• _Document passage_:
BEGIN

Studio album by Xuxa
- Released: November 28, 1996
- Recorded: 1996
- Genre: Dance-pop
- Length: 47:19
- Label: Polygram; Mercury;
- Producer: Christian de Walden; Max di Carlo;

Xuxa chronology
| El Pequeño Mundo (1994) | Xuxa Dance (1996) | El Mundo és de los Dos (1999) |

Singles from Xuxa Dance
- "Los Amigos de Mis Amigas Son Mis Amigos" Released: 1996; "Yo Te Doy Mi Corazon" Released: 1997; "Esto de Quererte" Released: 1997; "Querido Professor" Released: 1997; "Magia Total" Released: 1997;

= Xuxa Dance =

Xuxa Dance is the 17th studio album and the fifth in Spanish by the Brazilian recording artist Xuxa. It was produced by Christian de Walden and released on November 28, 1996, by PolyGram in Latin America and Mercury Records in the United States.

END

• _Exercise aim_: Carry on the article about the Xuxa Dance album from the point where it stops. The listing that comes next has no connection to the Xuxa Dance album article.

• _Data extract_:
BEGIN

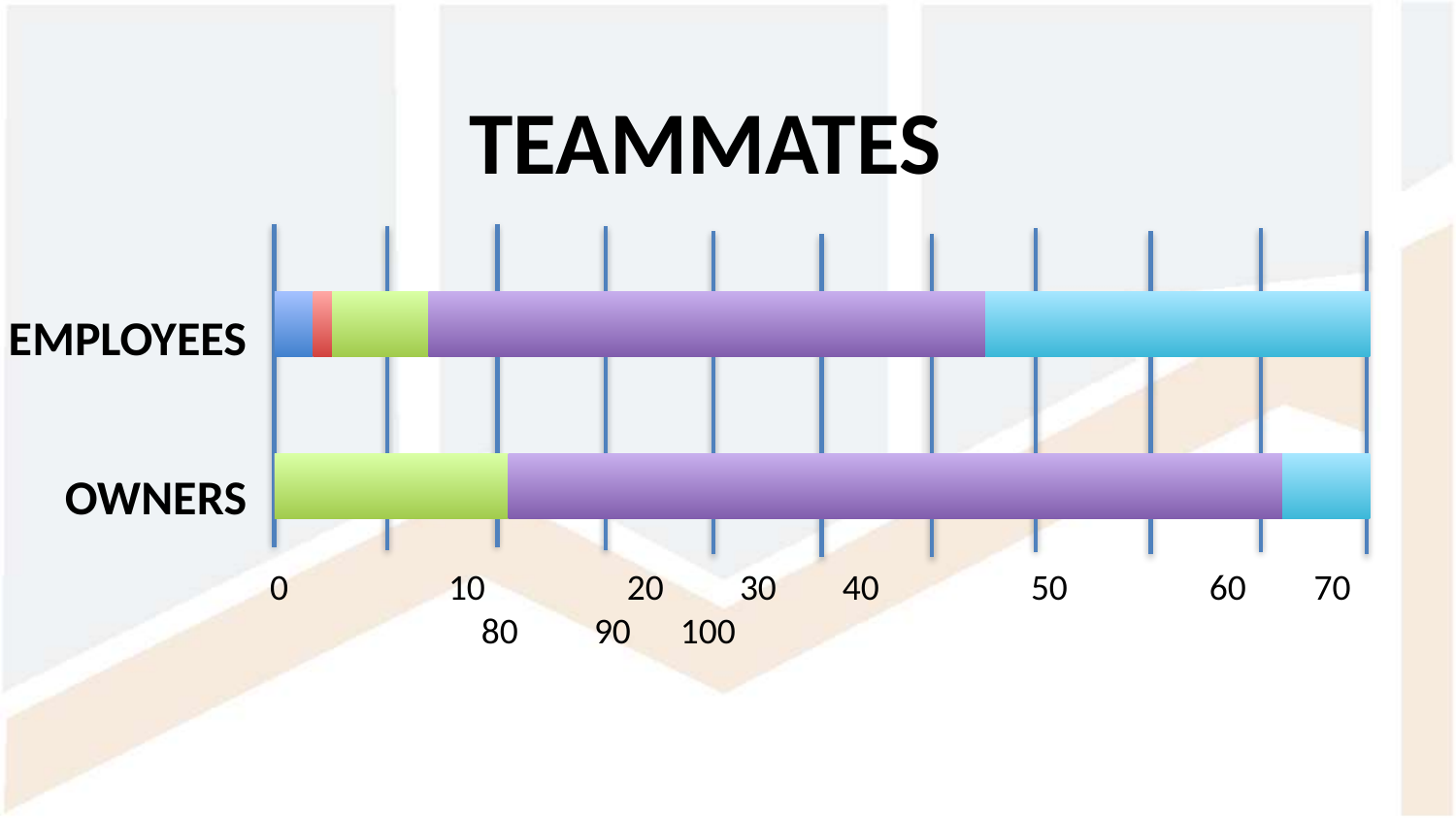
Are the bars in the chart drawn horizontally or vertically? Horizontally Which category has the larger purple segment, EMPLOYEES or OWNERS? OWNERS What are the two categories shown in the chart? EMPLOYEES and OWNERS Which category's bar contains a red segment? EMPLOYEES What is the title of the chart? TEAMMATES Which category's bar has more segments, EMPLOYEES or OWNERS? EMPLOYEES How many coloured segments make up the OWNERS bar? 3 How many categories are shown on the vertical axis of the chart? 2 How many coloured segments make up the EMPLOYEES bar? 5 What kind of chart is shown on the slide? Stacked bar chart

END

• _Output for this exercise_:
== Production ==
After the release of her fourth Spanish-language studio album El Pequeño Mundo (1994), Polygram decided to bet on an album completely different from the Xuxa's previous one. This time, the label wanted her to sing for the audience that had grown up with her. At the label's request, the Italian composer and producer Christian de Walden began writing some songs for the project with Max di Carlo and Graciela Carballo, who had worked with Xuxa since her first Spanish album, Xuxa 1.

The recordings for Xuxa Dance were made in July 1996 at the Flamingo Café Recording Studio in Miami, Florida (USA), produced by Christian de Walden and Max di Carlo and co-produced by Walter Clissen. Xuxa recorded 14 songs for the project, and only two did not enter the final selection. Along with the project in Spanish, Xuxa recorded the Christmas music "Amém", performed in several of the presenter's specials, and later recorded for XSPB 9 – Magical Christmas (2009). All material was recorded within two weeks.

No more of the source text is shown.